» Excerpt provided
☆ ☆ ☆ ☆ ☆
Sometimes, this song is too painful to listen to, frankly. It peels all the braggadocio of the previous tracks and reveals a shaky, vulnerable Bowie/Ziggy, too famous to live, too young to die. This is what a good closing track should be, both a commentary and an expansion on the rest of the album. Here, it's perfectly executed.

7. Here Comes a Regular - The Replacements
from the album Tim.
Rob was telling me about how he thinks this should be the theme song for How I Met Your Mother and THEN it showed up in the season three finale. How is that for the universe speaking?! I was telling Eva earlier about what it's like to live in Buffalo, about high-schoolers drinking in parks, about the smart kids growing up and leaving, and the rest taking over the family businesses... about long weekend days spent in bars, thinking about being back in high-school, drinking in the park. Maybe this song should be the theme song for Buffalo.

6. Party For Your Right to Fight - Public Enemy
from the album It Takes a Nation of Millions to Hold Us Back.
What up, titular line. What up, battle-cry. This song is a call to arms. This song doesn't pause to crack wise or to ref the rapper's lyrical prowess, and the only names it drops are slain Black leaders. This song is determined to burn a message into the auditory cortex of the listener, and to prevent it from fading into obscurity as you go searching for the next tape to play.

5. This Must Be the Place (Naive Melody) - Talking Heads
from the album Speaking in Tongues.
So, you might be wondering, "Hey Peter, why is your favorite song number five and not number one?" Thanks for asking, faceless internet person! Well, I don't know. What I do know is that this a seriously sick top five. Is there a better portrait of longing than the lines "I'm just an animal looking for a home / Share the same space for a minute or two"? Well, sure, maybe you could find one, but goddamn, that's timeless.

4. You Can't Always Get What You Want - The Rolling Stones
from the album Let It Bleed.
☆ ☆ ☆ ☆ ☆
» Record extracts
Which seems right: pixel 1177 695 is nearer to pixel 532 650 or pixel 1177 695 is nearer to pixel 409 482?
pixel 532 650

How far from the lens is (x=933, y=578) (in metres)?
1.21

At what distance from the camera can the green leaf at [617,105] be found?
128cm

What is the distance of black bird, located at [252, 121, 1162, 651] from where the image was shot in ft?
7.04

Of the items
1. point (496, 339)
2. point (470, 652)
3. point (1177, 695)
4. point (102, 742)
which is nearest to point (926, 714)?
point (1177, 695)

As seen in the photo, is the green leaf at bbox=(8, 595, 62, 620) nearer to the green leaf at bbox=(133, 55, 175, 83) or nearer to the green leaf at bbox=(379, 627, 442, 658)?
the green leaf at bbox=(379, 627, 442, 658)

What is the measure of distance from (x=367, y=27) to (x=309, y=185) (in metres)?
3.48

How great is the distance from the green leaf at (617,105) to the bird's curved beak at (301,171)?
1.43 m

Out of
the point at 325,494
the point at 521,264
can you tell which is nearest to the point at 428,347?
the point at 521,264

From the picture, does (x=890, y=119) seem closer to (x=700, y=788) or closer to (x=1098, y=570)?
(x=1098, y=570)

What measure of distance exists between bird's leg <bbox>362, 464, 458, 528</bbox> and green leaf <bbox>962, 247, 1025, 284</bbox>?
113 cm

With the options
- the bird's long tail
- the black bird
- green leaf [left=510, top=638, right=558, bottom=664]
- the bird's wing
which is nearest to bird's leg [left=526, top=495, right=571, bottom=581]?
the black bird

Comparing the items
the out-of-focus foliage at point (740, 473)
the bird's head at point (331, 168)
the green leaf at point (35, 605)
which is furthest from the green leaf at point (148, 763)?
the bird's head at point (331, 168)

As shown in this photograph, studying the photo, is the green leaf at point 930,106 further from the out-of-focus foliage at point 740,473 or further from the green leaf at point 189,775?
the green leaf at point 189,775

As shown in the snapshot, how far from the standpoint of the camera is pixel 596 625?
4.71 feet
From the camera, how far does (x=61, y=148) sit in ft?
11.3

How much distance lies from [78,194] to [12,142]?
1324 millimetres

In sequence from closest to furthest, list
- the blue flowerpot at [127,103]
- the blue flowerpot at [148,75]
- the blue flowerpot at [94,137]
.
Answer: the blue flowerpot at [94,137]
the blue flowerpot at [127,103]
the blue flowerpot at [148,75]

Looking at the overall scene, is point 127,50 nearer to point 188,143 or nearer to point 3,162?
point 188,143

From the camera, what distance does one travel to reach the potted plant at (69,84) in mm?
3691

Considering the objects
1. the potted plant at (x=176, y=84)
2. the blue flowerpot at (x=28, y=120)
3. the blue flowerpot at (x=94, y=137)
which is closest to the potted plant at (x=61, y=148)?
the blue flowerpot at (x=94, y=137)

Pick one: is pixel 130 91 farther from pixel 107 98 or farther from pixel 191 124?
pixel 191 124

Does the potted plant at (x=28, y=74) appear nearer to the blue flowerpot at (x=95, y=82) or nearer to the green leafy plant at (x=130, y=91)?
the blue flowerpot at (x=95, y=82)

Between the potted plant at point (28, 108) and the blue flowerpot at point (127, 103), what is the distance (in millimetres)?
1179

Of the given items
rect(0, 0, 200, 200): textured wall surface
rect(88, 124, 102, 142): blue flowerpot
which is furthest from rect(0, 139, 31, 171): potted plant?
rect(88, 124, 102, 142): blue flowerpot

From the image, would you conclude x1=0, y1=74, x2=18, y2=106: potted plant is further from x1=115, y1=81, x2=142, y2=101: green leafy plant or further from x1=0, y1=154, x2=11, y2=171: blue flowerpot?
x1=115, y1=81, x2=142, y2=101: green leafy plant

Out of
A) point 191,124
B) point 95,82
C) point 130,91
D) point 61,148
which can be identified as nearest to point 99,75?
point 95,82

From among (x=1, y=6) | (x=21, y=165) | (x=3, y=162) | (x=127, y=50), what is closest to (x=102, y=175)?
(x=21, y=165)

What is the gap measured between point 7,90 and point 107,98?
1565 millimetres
☆ ☆ ☆ ☆ ☆
» Requirements
a - Can you sum up the song countdown in two sentences?
b - According to the song countdown, which album is "Party For Your Right to Fight" from?

» Response list
a - The countdown calls a closing track that reveals a shaky, vulnerable Bowie/Ziggy a perfectly executed ending to its album. It then ranks The Replacements' "Here Comes a Regular" seventh and ties it to life in Buffalo, puts Public Enemy's "Party For Your Right to Fight" sixth as a call to arms, places Talking Heads' "This Must Be the Place (Naive Melody)" fifth even though it is the writer's favorite song, and lists the Rolling Stones' "You Can't Always Get What You Want" fourth.

b - It Takes a Nation of Millions to Hold Us Back.